The Aberdeen Angus is reared principally for beef. Bulls are used extensively as terminal sires on cows of other breeds – particularly dairy breeds – to produce cross-bred beef calves. The meat can be marketed as superior due to its marbled appearance. Bulls can also be used to transmit characteristics including the polled gene (for ease of handling) and – with the aim of lowering the incidence of dystocia – the easy calving of cows.

Many modern breeds derive from the Aberdeen Angus or from its American derivatives, the American Angus and Red Angus of the United States.
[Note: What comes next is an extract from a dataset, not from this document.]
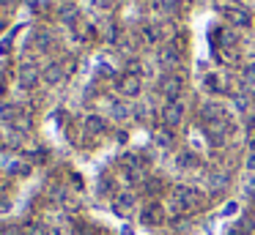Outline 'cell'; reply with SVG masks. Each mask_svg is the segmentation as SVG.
<instances>
[{"label": "cell", "mask_w": 255, "mask_h": 235, "mask_svg": "<svg viewBox=\"0 0 255 235\" xmlns=\"http://www.w3.org/2000/svg\"><path fill=\"white\" fill-rule=\"evenodd\" d=\"M39 79H41L39 66H36L33 60H22V63H19V69H17V82H19V87H22V90H33V87L39 85Z\"/></svg>", "instance_id": "cell-1"}, {"label": "cell", "mask_w": 255, "mask_h": 235, "mask_svg": "<svg viewBox=\"0 0 255 235\" xmlns=\"http://www.w3.org/2000/svg\"><path fill=\"white\" fill-rule=\"evenodd\" d=\"M159 90H162V96H167V101H178V96L184 90V77L181 74H162Z\"/></svg>", "instance_id": "cell-2"}, {"label": "cell", "mask_w": 255, "mask_h": 235, "mask_svg": "<svg viewBox=\"0 0 255 235\" xmlns=\"http://www.w3.org/2000/svg\"><path fill=\"white\" fill-rule=\"evenodd\" d=\"M140 90H143V79H140V74H121L118 77V93L127 98H134L140 96Z\"/></svg>", "instance_id": "cell-3"}, {"label": "cell", "mask_w": 255, "mask_h": 235, "mask_svg": "<svg viewBox=\"0 0 255 235\" xmlns=\"http://www.w3.org/2000/svg\"><path fill=\"white\" fill-rule=\"evenodd\" d=\"M181 120H184V104L181 101H167L162 107V126L176 129V126H181Z\"/></svg>", "instance_id": "cell-4"}, {"label": "cell", "mask_w": 255, "mask_h": 235, "mask_svg": "<svg viewBox=\"0 0 255 235\" xmlns=\"http://www.w3.org/2000/svg\"><path fill=\"white\" fill-rule=\"evenodd\" d=\"M66 66L61 63V60H52V63H47L44 69H41V79L47 82V85H61L63 79H66Z\"/></svg>", "instance_id": "cell-5"}, {"label": "cell", "mask_w": 255, "mask_h": 235, "mask_svg": "<svg viewBox=\"0 0 255 235\" xmlns=\"http://www.w3.org/2000/svg\"><path fill=\"white\" fill-rule=\"evenodd\" d=\"M222 11H225V19L231 22L233 27H250V25H253L250 11L242 8V5H228V8H222Z\"/></svg>", "instance_id": "cell-6"}, {"label": "cell", "mask_w": 255, "mask_h": 235, "mask_svg": "<svg viewBox=\"0 0 255 235\" xmlns=\"http://www.w3.org/2000/svg\"><path fill=\"white\" fill-rule=\"evenodd\" d=\"M134 205H137V197H134L132 191H121V194L113 197V208H116V213L124 216V219L134 211Z\"/></svg>", "instance_id": "cell-7"}, {"label": "cell", "mask_w": 255, "mask_h": 235, "mask_svg": "<svg viewBox=\"0 0 255 235\" xmlns=\"http://www.w3.org/2000/svg\"><path fill=\"white\" fill-rule=\"evenodd\" d=\"M178 60H181V52H178L176 44H165V47H159V52H156V63H159L162 69H173V66H178Z\"/></svg>", "instance_id": "cell-8"}, {"label": "cell", "mask_w": 255, "mask_h": 235, "mask_svg": "<svg viewBox=\"0 0 255 235\" xmlns=\"http://www.w3.org/2000/svg\"><path fill=\"white\" fill-rule=\"evenodd\" d=\"M162 219H165V211H162L159 202H148V205L140 211V222L148 224V227H154V224H162Z\"/></svg>", "instance_id": "cell-9"}, {"label": "cell", "mask_w": 255, "mask_h": 235, "mask_svg": "<svg viewBox=\"0 0 255 235\" xmlns=\"http://www.w3.org/2000/svg\"><path fill=\"white\" fill-rule=\"evenodd\" d=\"M83 129H85V134H91V137H102L107 131V120L102 118V115H88V118L83 120Z\"/></svg>", "instance_id": "cell-10"}, {"label": "cell", "mask_w": 255, "mask_h": 235, "mask_svg": "<svg viewBox=\"0 0 255 235\" xmlns=\"http://www.w3.org/2000/svg\"><path fill=\"white\" fill-rule=\"evenodd\" d=\"M58 19H61L63 25L74 27V25L80 22V11H77V5H74V3H63V5H58Z\"/></svg>", "instance_id": "cell-11"}, {"label": "cell", "mask_w": 255, "mask_h": 235, "mask_svg": "<svg viewBox=\"0 0 255 235\" xmlns=\"http://www.w3.org/2000/svg\"><path fill=\"white\" fill-rule=\"evenodd\" d=\"M33 44H36V49H39V52H50L52 44H55V36H52L50 30H44V27H41V30L33 33Z\"/></svg>", "instance_id": "cell-12"}, {"label": "cell", "mask_w": 255, "mask_h": 235, "mask_svg": "<svg viewBox=\"0 0 255 235\" xmlns=\"http://www.w3.org/2000/svg\"><path fill=\"white\" fill-rule=\"evenodd\" d=\"M176 164H178V167H184V169H192V167H198V164H200V158L195 156L192 151H184V153H178V156H176Z\"/></svg>", "instance_id": "cell-13"}, {"label": "cell", "mask_w": 255, "mask_h": 235, "mask_svg": "<svg viewBox=\"0 0 255 235\" xmlns=\"http://www.w3.org/2000/svg\"><path fill=\"white\" fill-rule=\"evenodd\" d=\"M162 36H165V30H162L159 25H145V27H143V38H145L148 44H159Z\"/></svg>", "instance_id": "cell-14"}, {"label": "cell", "mask_w": 255, "mask_h": 235, "mask_svg": "<svg viewBox=\"0 0 255 235\" xmlns=\"http://www.w3.org/2000/svg\"><path fill=\"white\" fill-rule=\"evenodd\" d=\"M30 169H33V164H30V161H14L11 164V175H14V178H28Z\"/></svg>", "instance_id": "cell-15"}, {"label": "cell", "mask_w": 255, "mask_h": 235, "mask_svg": "<svg viewBox=\"0 0 255 235\" xmlns=\"http://www.w3.org/2000/svg\"><path fill=\"white\" fill-rule=\"evenodd\" d=\"M156 142H159L162 148H170L173 145V134L167 126H162V129H156Z\"/></svg>", "instance_id": "cell-16"}, {"label": "cell", "mask_w": 255, "mask_h": 235, "mask_svg": "<svg viewBox=\"0 0 255 235\" xmlns=\"http://www.w3.org/2000/svg\"><path fill=\"white\" fill-rule=\"evenodd\" d=\"M209 186H211V191H220V189H225V186H228V175H225V172H217V175H211Z\"/></svg>", "instance_id": "cell-17"}, {"label": "cell", "mask_w": 255, "mask_h": 235, "mask_svg": "<svg viewBox=\"0 0 255 235\" xmlns=\"http://www.w3.org/2000/svg\"><path fill=\"white\" fill-rule=\"evenodd\" d=\"M0 235H28V233H25V224H3Z\"/></svg>", "instance_id": "cell-18"}, {"label": "cell", "mask_w": 255, "mask_h": 235, "mask_svg": "<svg viewBox=\"0 0 255 235\" xmlns=\"http://www.w3.org/2000/svg\"><path fill=\"white\" fill-rule=\"evenodd\" d=\"M113 118H116V120H127L129 118V107H127V104H121V101L113 104Z\"/></svg>", "instance_id": "cell-19"}, {"label": "cell", "mask_w": 255, "mask_h": 235, "mask_svg": "<svg viewBox=\"0 0 255 235\" xmlns=\"http://www.w3.org/2000/svg\"><path fill=\"white\" fill-rule=\"evenodd\" d=\"M242 77H244V82H247V85H255V63H244Z\"/></svg>", "instance_id": "cell-20"}, {"label": "cell", "mask_w": 255, "mask_h": 235, "mask_svg": "<svg viewBox=\"0 0 255 235\" xmlns=\"http://www.w3.org/2000/svg\"><path fill=\"white\" fill-rule=\"evenodd\" d=\"M44 161H47V151H44V148H39V151L30 153V164H44Z\"/></svg>", "instance_id": "cell-21"}, {"label": "cell", "mask_w": 255, "mask_h": 235, "mask_svg": "<svg viewBox=\"0 0 255 235\" xmlns=\"http://www.w3.org/2000/svg\"><path fill=\"white\" fill-rule=\"evenodd\" d=\"M233 104H236V109H242V112H244V109L250 107V98L244 96V93H236V96H233Z\"/></svg>", "instance_id": "cell-22"}, {"label": "cell", "mask_w": 255, "mask_h": 235, "mask_svg": "<svg viewBox=\"0 0 255 235\" xmlns=\"http://www.w3.org/2000/svg\"><path fill=\"white\" fill-rule=\"evenodd\" d=\"M17 5H19V0H0V11H6V14H8V11H14Z\"/></svg>", "instance_id": "cell-23"}, {"label": "cell", "mask_w": 255, "mask_h": 235, "mask_svg": "<svg viewBox=\"0 0 255 235\" xmlns=\"http://www.w3.org/2000/svg\"><path fill=\"white\" fill-rule=\"evenodd\" d=\"M236 211H239V205H236V202H228V205L222 208V213H225V216H233Z\"/></svg>", "instance_id": "cell-24"}, {"label": "cell", "mask_w": 255, "mask_h": 235, "mask_svg": "<svg viewBox=\"0 0 255 235\" xmlns=\"http://www.w3.org/2000/svg\"><path fill=\"white\" fill-rule=\"evenodd\" d=\"M6 27H8V14L6 11H0V33L6 30Z\"/></svg>", "instance_id": "cell-25"}, {"label": "cell", "mask_w": 255, "mask_h": 235, "mask_svg": "<svg viewBox=\"0 0 255 235\" xmlns=\"http://www.w3.org/2000/svg\"><path fill=\"white\" fill-rule=\"evenodd\" d=\"M96 8H110V0H94Z\"/></svg>", "instance_id": "cell-26"}, {"label": "cell", "mask_w": 255, "mask_h": 235, "mask_svg": "<svg viewBox=\"0 0 255 235\" xmlns=\"http://www.w3.org/2000/svg\"><path fill=\"white\" fill-rule=\"evenodd\" d=\"M6 96V79H3V77H0V98Z\"/></svg>", "instance_id": "cell-27"}, {"label": "cell", "mask_w": 255, "mask_h": 235, "mask_svg": "<svg viewBox=\"0 0 255 235\" xmlns=\"http://www.w3.org/2000/svg\"><path fill=\"white\" fill-rule=\"evenodd\" d=\"M247 167L255 169V153H253V156H247Z\"/></svg>", "instance_id": "cell-28"}, {"label": "cell", "mask_w": 255, "mask_h": 235, "mask_svg": "<svg viewBox=\"0 0 255 235\" xmlns=\"http://www.w3.org/2000/svg\"><path fill=\"white\" fill-rule=\"evenodd\" d=\"M121 235H132V227H124V230H121Z\"/></svg>", "instance_id": "cell-29"}]
</instances>
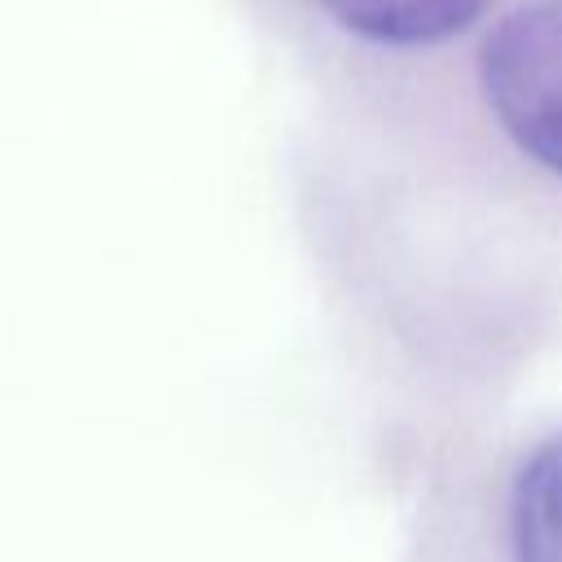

Among those created by cross-breeding are: the Murray Grey and Wokalup of Australia; the Ibagé (with Nelore) of Brazil; the Pee Wee of Canada; the Romosinuano (with Costeño con Cuernos) of Colombia; the Jamaica Black (with Brahman); the Japanese Polled (with indigenous Japanese cattle); the Afrigus (with Afrikaner) of South Africa; the Volynsk and Znamensk of Ukraine; and the Africangus (with Afrikaner), the Amerifax (with Beef Friesian), the Barzona (with Afrikaner, Hereford and Santa Gertrudis), the Brangus (with Brahman), the Holgus (with Holstein) and the Regus (Red Angus × Hereford) of the United States The Australian Lowline is not a cross-breed but the unexpected result of a research experiment using only Aberdeen Angus stock.